Democrats are eager to make the controversy over the Hurricane Maria death toll a political flashpoint this fall, telling voters they want a special commission to investigate the Trump administration's response to the disaster in the same way a similar panel investigated the 9/11 terrorist attacks.
But it's unlikely Republicans, who control Congress and the White House, will sanction a special commission on Puerto Rico before the 2018 elections.
Florida-based pollster Brad Coker said the caucus’ move, which it proposed Wednesday at a a Capitol Hill news conference, could be part of a larger effort among Florida Democrats to win more of the Puerto Rican vote in the hotly-contested U.S. Senate and governor's races this fall. About half those fleeing Puerto Rico in the hurricane's wake landed in Florida.
But Coker said he’s skeptical the commission push will make a difference for Puerto Rican voters on the mainland, especially if it doesn’t go anywhere in Congress.
“Republicans still control both houses and they may not let it get off the ground,” Coker said. “Everything these days is politically motivated, so i don’t know if [any voter] really takes any gesture seriously."

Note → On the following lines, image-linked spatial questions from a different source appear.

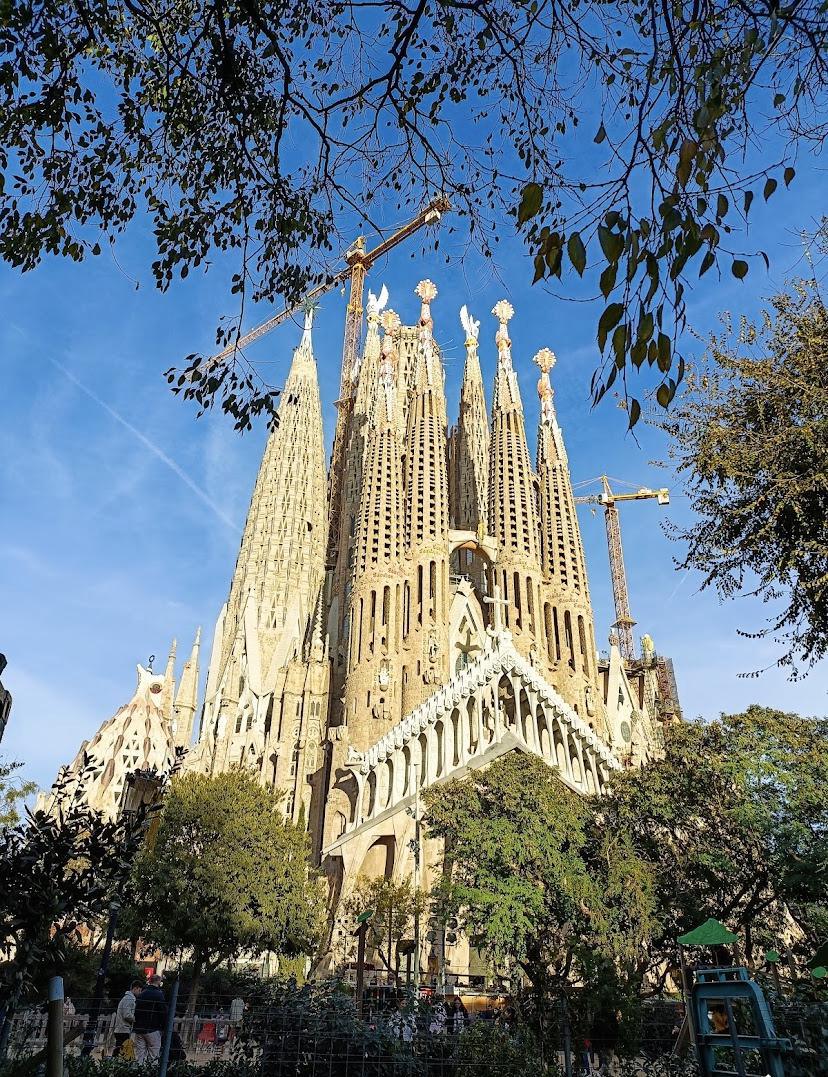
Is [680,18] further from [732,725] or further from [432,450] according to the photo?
[432,450]

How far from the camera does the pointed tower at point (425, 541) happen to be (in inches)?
1283

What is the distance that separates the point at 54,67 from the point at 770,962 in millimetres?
19069

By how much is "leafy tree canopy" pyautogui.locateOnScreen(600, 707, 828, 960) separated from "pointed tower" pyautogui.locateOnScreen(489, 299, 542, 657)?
52.2 ft

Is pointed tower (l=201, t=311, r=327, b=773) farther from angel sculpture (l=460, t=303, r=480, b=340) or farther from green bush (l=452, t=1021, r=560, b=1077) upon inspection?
green bush (l=452, t=1021, r=560, b=1077)

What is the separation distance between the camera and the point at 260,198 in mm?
7059

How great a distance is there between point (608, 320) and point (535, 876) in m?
14.3

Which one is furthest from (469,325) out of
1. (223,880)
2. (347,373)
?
(223,880)

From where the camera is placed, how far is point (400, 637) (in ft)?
110

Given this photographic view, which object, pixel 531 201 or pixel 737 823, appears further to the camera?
pixel 737 823

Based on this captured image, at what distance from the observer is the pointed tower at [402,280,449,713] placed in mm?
32597

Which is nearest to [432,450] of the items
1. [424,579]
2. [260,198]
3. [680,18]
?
[424,579]

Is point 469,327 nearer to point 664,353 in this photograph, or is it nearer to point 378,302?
point 378,302

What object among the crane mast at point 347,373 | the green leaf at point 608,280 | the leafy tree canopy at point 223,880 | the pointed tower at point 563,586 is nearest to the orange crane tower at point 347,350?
the crane mast at point 347,373

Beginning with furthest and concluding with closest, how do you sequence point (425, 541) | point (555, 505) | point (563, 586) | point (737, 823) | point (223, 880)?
point (555, 505), point (563, 586), point (425, 541), point (223, 880), point (737, 823)
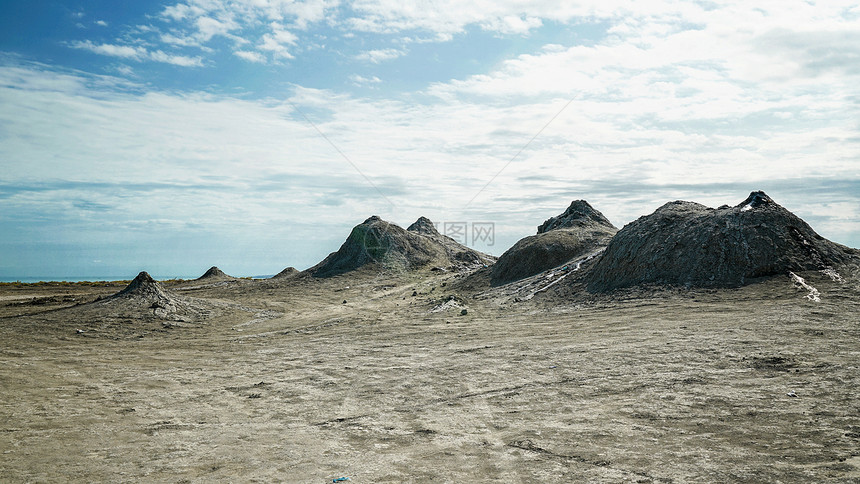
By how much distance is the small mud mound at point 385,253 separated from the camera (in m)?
38.3

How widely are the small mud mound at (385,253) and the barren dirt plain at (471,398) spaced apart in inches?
853

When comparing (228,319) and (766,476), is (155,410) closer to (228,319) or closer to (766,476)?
(766,476)

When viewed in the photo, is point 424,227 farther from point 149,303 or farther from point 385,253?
point 149,303

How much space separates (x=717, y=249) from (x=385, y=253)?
25264mm

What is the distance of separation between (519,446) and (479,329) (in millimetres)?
9269

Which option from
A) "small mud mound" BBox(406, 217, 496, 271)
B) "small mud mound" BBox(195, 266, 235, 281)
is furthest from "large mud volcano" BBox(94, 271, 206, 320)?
"small mud mound" BBox(195, 266, 235, 281)

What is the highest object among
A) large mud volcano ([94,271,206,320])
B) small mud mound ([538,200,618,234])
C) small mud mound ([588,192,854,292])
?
small mud mound ([538,200,618,234])

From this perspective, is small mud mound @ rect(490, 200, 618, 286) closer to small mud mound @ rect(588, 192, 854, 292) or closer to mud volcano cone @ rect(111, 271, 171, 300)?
small mud mound @ rect(588, 192, 854, 292)

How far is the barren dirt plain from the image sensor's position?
5.74 metres

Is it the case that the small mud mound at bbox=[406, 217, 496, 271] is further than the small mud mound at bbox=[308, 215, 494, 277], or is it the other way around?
the small mud mound at bbox=[406, 217, 496, 271]

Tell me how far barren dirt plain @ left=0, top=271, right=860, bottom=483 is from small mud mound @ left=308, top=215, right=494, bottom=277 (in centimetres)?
2166

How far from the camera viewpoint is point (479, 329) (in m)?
15.5

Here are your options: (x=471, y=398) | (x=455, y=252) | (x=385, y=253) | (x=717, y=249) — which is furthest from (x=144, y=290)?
(x=455, y=252)

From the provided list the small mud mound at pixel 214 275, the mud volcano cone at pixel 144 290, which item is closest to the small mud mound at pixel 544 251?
the mud volcano cone at pixel 144 290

But Darrell West, director of governance studies at The Brookings Institution, a Washington-based research group, said while it’s unlikely the commission idea would go far in Congress before the 2018 elections, the push for it could prove influential in areas with large numbers of Puerto Rican migrants.
"I think it will be helpful in Florida particularly because there are so many Latinos there and they can see how badly the U.S. government handled the hurricane," he said.
No Republicans attended the Wednesday news conference, which came about a week after the release of a Harvard University study estimated the hurricane’s death toll in Puerto Rico could be more than 4,000.
Their count is far higher than the government’s official number — 64.
Similar to the commission convened after the 9/11 terrorist attack, the group’s members would be selected by Congress and the White House, and would not include any current members of Congress, federal employee or employee of the Puerto Rico government, according to Alex Haurek, a spokesman for Rep. Nydia Velazquez, D-N.Y., a key player in the push for the commission.
The costs of such a commission are expected to be “minimal,” Haurek added. The budget for the 9/11 commission was $15 million.
That commission, created in 2002, issued its final report in 2004. It noted how several government agencies had not acted on intelligence that may have thwarted terrorist activity.
Velazquez denied that the group's announcement was political in nature.
"This is not about politics, it’s about policy. As we've seen, death tolls affect how our federal government responds to disasters and this commission would examine whether FEMA's response in Puerto Rico may have been slowed by the unbelievable, low death toll number coming out of Puerto Rico," she said.
Puerto Rico governor Ricardo Rosselló said in November that the island would likely need $94.4 billion to rebuild in the wake of Hurricanes Irma and Maria.
Thus far, FEMA has provided about $1.3 billion in aid to the territory and obligated about $2.2 billion for public assistance projects, said Jenny Burke, a FEMA spokesperson, in an email.
“The insinuation that federal response has been lacking is absurd,” Burke wrote.
The Government Accountability Office is currently looking into the death toll discrepancies, said office spokesman Chuck Young in an email.